How the body efficiently shifts metabolism after fasting may be key to improving health, UTSW-led research suggests.
Cutting calorie intake has long been linked to longer life, and intermittent fasting often appears to work better than maintaining a constant diet. Even so, scientists have struggled to explain exactly why this happens.

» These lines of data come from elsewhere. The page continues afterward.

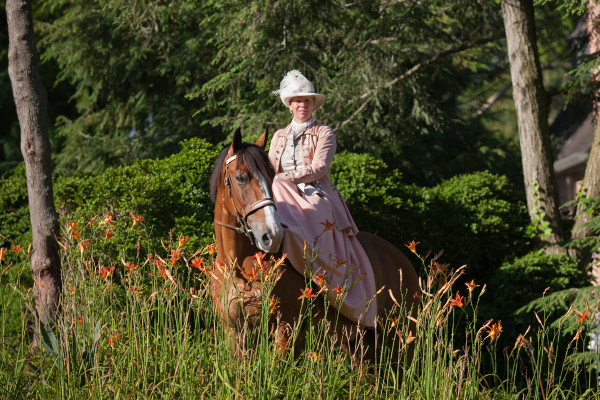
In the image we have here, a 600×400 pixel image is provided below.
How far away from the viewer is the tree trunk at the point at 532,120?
9.65 meters

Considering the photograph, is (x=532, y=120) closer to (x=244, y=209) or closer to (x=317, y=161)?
(x=317, y=161)

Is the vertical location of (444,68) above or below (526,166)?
above

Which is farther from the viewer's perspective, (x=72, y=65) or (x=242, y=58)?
(x=72, y=65)

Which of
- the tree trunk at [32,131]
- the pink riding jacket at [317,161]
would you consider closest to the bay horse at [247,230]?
the pink riding jacket at [317,161]

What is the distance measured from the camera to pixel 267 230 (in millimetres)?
4309

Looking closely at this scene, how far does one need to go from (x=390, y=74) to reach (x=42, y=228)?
697 cm

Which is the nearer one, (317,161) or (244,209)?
(244,209)

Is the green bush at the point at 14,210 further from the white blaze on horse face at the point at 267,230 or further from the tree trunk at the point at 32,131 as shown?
the white blaze on horse face at the point at 267,230

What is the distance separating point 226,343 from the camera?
3672mm

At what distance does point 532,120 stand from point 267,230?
6.62 metres

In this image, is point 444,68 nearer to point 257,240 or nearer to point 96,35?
point 96,35

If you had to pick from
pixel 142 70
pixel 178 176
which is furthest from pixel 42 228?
pixel 142 70

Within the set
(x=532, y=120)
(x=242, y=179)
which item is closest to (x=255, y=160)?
(x=242, y=179)

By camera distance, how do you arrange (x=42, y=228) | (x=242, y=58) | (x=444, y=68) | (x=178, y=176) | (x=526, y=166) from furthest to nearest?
(x=444, y=68) → (x=242, y=58) → (x=526, y=166) → (x=178, y=176) → (x=42, y=228)
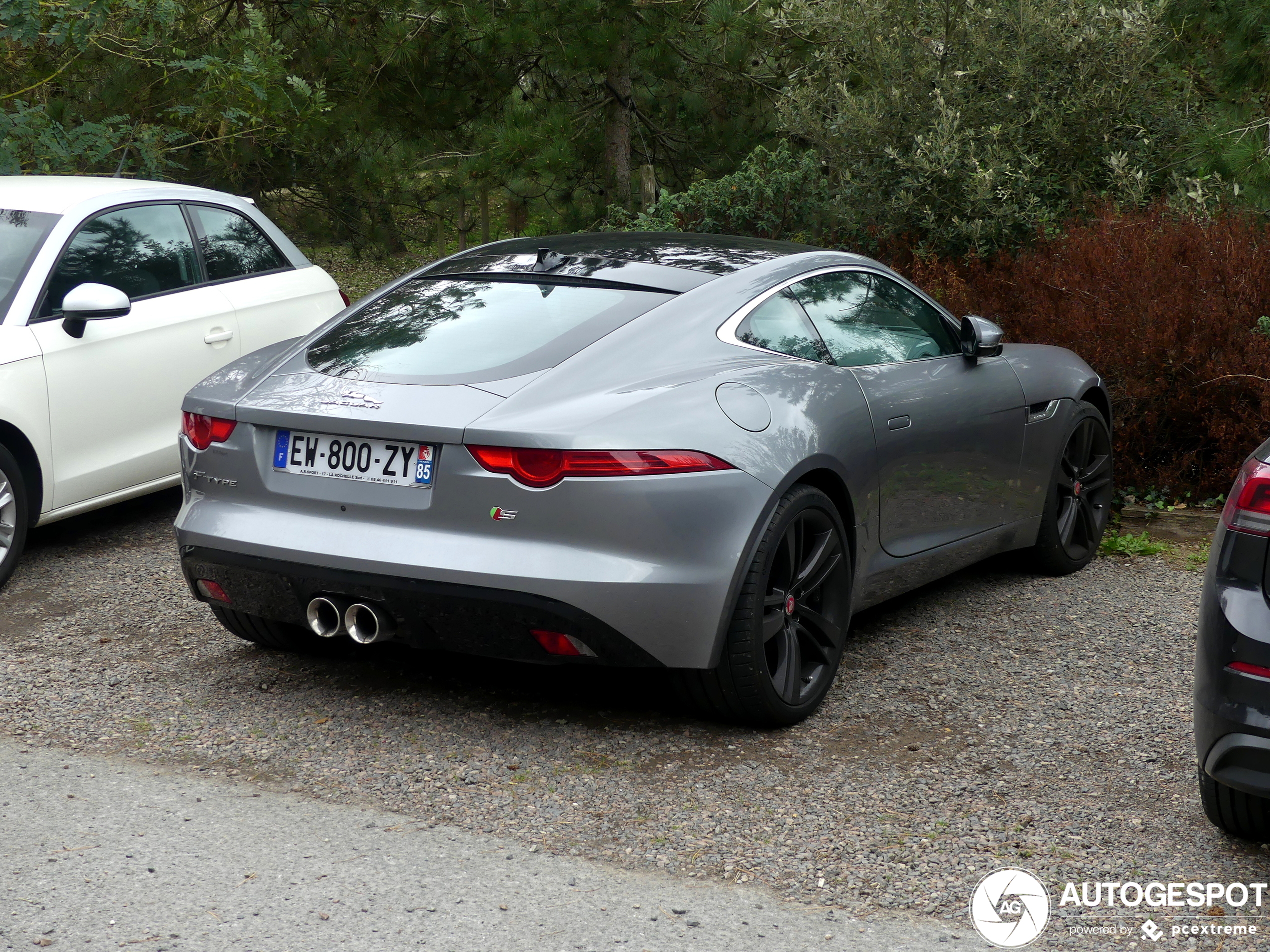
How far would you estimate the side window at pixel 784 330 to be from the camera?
4531mm

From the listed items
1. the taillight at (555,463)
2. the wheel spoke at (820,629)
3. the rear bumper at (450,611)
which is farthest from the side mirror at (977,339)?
the rear bumper at (450,611)

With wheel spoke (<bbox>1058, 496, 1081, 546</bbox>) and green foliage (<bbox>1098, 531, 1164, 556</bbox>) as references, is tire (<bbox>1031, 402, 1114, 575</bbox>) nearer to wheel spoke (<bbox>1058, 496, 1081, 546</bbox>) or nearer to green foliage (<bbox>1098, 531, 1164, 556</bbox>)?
wheel spoke (<bbox>1058, 496, 1081, 546</bbox>)

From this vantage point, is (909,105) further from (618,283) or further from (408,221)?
(408,221)

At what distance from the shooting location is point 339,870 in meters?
3.32

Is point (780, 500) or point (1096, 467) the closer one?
point (780, 500)

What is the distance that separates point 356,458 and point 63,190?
11.5 ft

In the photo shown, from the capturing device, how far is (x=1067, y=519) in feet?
20.4

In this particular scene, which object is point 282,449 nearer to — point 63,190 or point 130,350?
point 130,350

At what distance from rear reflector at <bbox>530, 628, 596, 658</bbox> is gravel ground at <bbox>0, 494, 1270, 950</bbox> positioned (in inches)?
14.3

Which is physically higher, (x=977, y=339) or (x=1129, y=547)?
(x=977, y=339)

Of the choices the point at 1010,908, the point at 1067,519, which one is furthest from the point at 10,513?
the point at 1067,519

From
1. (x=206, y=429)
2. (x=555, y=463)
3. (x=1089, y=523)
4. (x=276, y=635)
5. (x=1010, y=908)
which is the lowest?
(x=1089, y=523)

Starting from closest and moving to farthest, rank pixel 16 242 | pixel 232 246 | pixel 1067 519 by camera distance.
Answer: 1. pixel 16 242
2. pixel 1067 519
3. pixel 232 246

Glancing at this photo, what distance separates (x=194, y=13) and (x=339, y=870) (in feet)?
37.9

New research from UT Southwestern Medical Center, published in Nature Communications, suggests that the key factor is not the fasting period itself, but how the body adjusts its metabolism when food is reintroduced. The experiments were carried out in Caenorhabditis elegans, a type of roundworm commonly used in laboratory studies, and the findings could eventually inform approaches to improving human health.
“Our discoveries shift the focus toward a neglected side of the metabolic coin – the refeeding phase. Our data suggest that the health-promoting effects of intermittent fasting are not merely a product of the fast itself, but are dependent on how the metabolic machinery recalibrates during the subsequent transition back to a fed state,” said study leader Peter Douglas, Ph.D., Associate Professor of Molecular Biology and a member of the Hamon Center for Regenerative Science and Medicine at UT Southwestern. Dr. Douglas co-led the study with Lexus Tatge, Ph.D., a former member of the Douglas Lab.
Metabolic switch drives fasting benefits
During fasting, cells quickly use up limited glucose supplies and then switch to breaking down stored lipids for energy. This shift, known as catabolism, is controlled by a protein called NHR-49. When glucose levels drop, NHR-49 activates and triggers lipid breakdown. Once food is available again, NHR-49 turns off, allowing cells to stop breaking down fats and begin restoring their energy reserves. Earlier work published in 2022 by Dr. Douglas and colleagues showed that NHR-49 also monitors lipid levels inside cells and helps prevent starvation when those reserves run low.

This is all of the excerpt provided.